Guilherme de Brito oferece meios para a permanência. O compositor fala de sua impressão de menino ao ver Noel Rosa cantando com seus amigos nos bares de Vila Isabel e de querer fazer o mesmo, mas se desviar logo ao lembrar do pedaço de carvão no bolso de suas calças curtas, correndo para desenhar pelos muros e calçadas. André Sampaio replica esta memória com a imagem de um menino, hoje, desenhando o perfil tão característico de Noel no asfalto, e esta operação não parece muito diferente das animações que o filme faz com as várias pinturas que Guilherme realizou ao longo da vida – em épocas distantes, garotos admirados com o som, mas que, dispondo apenas da produção e manipulação de imagens, ecoam nelas aquilo que paira sobre os ouvidos. Essa admiração desbragada estava presente também em outro documentário “careta” de André Sampaio, Estafeta, sobre o cineasta Luis Paulino dos Santos. Como lá, o diretor parece ceder a um instrumento de identificação e projeção sempre distante de seus projetos mais anárquicos (O Palhaço Xupeta e Polêmica, por exemplo).

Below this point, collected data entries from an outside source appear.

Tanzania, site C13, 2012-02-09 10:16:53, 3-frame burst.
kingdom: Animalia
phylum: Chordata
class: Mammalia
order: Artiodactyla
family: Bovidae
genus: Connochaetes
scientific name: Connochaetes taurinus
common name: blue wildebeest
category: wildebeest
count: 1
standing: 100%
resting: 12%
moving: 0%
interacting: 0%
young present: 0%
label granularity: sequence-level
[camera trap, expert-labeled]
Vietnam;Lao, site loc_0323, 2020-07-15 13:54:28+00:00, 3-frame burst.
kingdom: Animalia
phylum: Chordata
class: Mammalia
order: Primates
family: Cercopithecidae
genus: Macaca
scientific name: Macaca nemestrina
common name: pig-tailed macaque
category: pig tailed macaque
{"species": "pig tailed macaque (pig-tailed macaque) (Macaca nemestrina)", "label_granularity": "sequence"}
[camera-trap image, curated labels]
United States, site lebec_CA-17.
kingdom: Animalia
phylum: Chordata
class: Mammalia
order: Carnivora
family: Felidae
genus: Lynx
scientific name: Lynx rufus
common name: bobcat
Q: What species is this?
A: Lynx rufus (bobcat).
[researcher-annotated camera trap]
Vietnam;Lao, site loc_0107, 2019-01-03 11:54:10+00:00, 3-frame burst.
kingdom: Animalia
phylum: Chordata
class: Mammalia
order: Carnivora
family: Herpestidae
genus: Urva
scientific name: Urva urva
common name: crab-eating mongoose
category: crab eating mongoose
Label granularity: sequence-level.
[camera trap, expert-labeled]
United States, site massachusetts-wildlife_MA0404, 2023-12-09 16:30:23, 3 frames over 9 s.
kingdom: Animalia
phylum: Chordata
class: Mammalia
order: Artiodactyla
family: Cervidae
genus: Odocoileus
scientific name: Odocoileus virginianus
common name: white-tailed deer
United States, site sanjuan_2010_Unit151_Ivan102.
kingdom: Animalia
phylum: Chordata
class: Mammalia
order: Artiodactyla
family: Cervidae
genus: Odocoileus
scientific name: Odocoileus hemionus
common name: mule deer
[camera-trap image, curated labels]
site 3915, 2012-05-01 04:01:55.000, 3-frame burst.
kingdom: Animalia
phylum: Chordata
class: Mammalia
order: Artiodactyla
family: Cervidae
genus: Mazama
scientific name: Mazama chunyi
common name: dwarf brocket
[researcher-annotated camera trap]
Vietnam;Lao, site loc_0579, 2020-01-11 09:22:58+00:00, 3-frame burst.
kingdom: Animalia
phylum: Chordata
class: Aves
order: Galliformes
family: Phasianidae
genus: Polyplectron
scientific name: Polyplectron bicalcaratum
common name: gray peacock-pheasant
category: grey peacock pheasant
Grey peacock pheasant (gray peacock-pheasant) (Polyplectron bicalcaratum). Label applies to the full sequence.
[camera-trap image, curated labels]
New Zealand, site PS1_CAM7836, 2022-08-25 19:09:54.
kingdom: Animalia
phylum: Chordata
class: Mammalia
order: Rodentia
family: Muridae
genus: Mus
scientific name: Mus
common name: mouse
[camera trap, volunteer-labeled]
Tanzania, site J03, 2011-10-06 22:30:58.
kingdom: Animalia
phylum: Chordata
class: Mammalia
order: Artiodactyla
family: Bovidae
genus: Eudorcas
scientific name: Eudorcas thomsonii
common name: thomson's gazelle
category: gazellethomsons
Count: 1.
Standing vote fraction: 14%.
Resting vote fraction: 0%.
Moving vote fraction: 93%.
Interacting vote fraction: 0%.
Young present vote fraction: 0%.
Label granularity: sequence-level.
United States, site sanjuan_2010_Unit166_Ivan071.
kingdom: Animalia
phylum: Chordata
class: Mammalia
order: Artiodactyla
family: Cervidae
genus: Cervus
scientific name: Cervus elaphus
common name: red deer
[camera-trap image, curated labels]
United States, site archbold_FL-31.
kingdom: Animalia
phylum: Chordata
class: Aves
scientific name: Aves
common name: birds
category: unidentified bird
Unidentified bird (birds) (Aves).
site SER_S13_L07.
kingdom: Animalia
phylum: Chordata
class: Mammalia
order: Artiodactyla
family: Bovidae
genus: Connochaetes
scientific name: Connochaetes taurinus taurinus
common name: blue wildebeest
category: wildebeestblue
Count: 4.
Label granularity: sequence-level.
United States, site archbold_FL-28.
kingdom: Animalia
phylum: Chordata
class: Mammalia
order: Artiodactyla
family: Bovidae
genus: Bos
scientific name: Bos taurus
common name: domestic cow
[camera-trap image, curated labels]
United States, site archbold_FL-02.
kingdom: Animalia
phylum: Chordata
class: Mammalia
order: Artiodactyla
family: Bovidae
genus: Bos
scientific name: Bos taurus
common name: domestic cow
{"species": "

Esta identificação está só um passo além do espanto do menino que um dia eu fui, adicionada aí a consciência de se estar diante de uma grandeza que não se explica, mas que se oferece ao olhar e eventualmente até ao testemunho – como os fantasmas que escolhem bem aqueles para quem aparecerão. Quando no museu que leva o nome do compositor, vemos Guilherme de Brito cantar com seus colegas de violão a “Canção para Conservatória”, o plano se perde nas flexões do músico, nas entradas e saídas de quadro dos violeiros, na platéia imediata, enfurnada num espaço minúsculo e cantando em uníssono, para muito tempo depois revelar atrás da porta de madeira que dá para a rua uma pequena multidão de ouvintes, hipnotizados com o espetáculo. E se há um valor em Guilherme de Brito é o de tão naturalmente nos fazer também parte deste milagre – sobrenatural apenas na medida em que pode ser revivido integralmente a cada vez que o filme for visto. A emoção que o filme provoca é menos pela empatia com a figura e pela música que ouvimos e mais por nos mostrar como o cinema de fato pode produzir o eterno.